Fix & Foxi
- Country: Germany
- Broadcast area: Germany Austria Switzerland United States Latin America Central and Eastern Europe Africa Middle East Hong Kong Indonesia Philippines Gibraltar Bulgaria
- Headquarters: Munich

Programming
- Languages: German Spanish Bulgarian Arabic English
- Picture format: 1080i HDTV (downscaled to 576i/480i for the SDTV feed)

Ownership
- Owner: Your Family Entertainment

History
- Launched: December 1, 2014 (German)

Links
- Website: http://www.fixundfoxi.tv/

= Fix & Foxi (TV channel) =

Group of international children's TV channels

Fix & Foxi is an international children's entertainment brand founded by the German company Your Family Entertainment. Themed around Rolf Kauka's Fix and Foxi characters, the name is used to operate television channels in multiple languages around the world.

The Fix & Foxi television channels broadcast children's content, both animated and live-action, from the Your Family Entertainment catalog. There are three distinct feeds: a German feed broadcasting in German and Bulgarian which transmits to German-speaking countries as well as Bulgaria; an Arabian feed broadcasting in Arabic and English which transmits to the Middle East; and a third English and Spanish feed which has been known to broadcast in North America, Africa and Asia-Pacific. All shows are typically dubbed into the target language of the network, save for Bulgarian which utilizes voice-over translation to transmit the programs in the language.

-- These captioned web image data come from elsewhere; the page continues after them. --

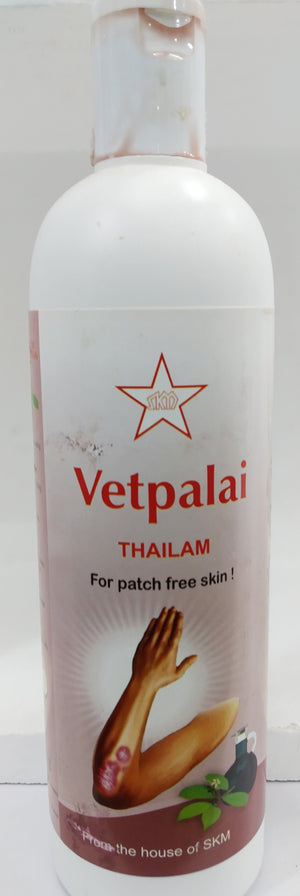 SKM Vetpalai Thailam 500ml (Siddha) - Ayush Care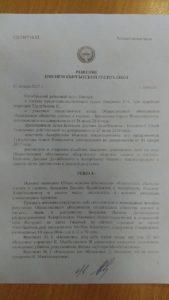 решение Аскарбеков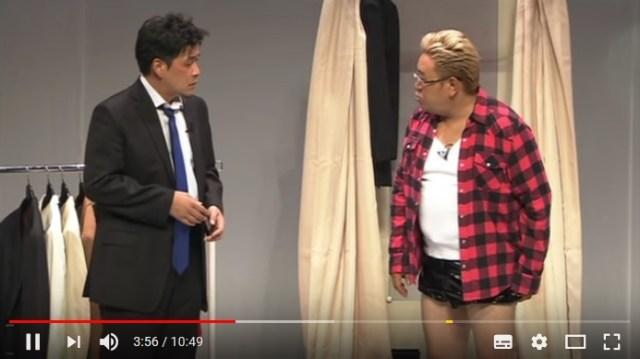 【YouTube】サンドウィッチマンの公式チャンネルが激アツ! 30本近いネタが公開されてるゾォォオオオ!!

Much of the programming on the channels is shared with their sister network RiC, known as RiK in Slovakia. RiC has a German feed, a Slovak feed, and an international feed in English.

==History==

In May 2014, German children's media company Your Family Entertainment acquired the rights to the works created by Rolf Kauka. The following October, the company announced that it would launch a German language children's entertainment channel called Fix & Foxi on December 1, 2014 in Germany, Austria and Switzerland. Hosted by the namesakes, the 24-hour linear channel would air content from its own library as well as acquisitions produced by third party distributors.

On May 23, 2017, a video-on-demand channel was launched through Amazon Channels in Austria and Germany.

On June 16, 2020, Your Family Entertainment and Blue Ant Media made a "content swap" agreement which enabled an exchange of programming between the YFE catalog and the international ZooMoo channels to occur. As a result, Fix & Foxi channels worldwide began broadcasting ZooMoo content. So far, the ZooMoo programs have only aired on the Arabian and African/Asian feeds; none of the programming has aired in German yet.

==International==
===America===

In January 2015, it was announced that an English and Spanish feed of the channel would launch in the United States and Latin America through a partnership with Alterna’TV. The channel launched on 30 Spanish operators on April 3, 2015. Olympusat added both feeds to its Vemox over-the-top service in the United States in March 2018.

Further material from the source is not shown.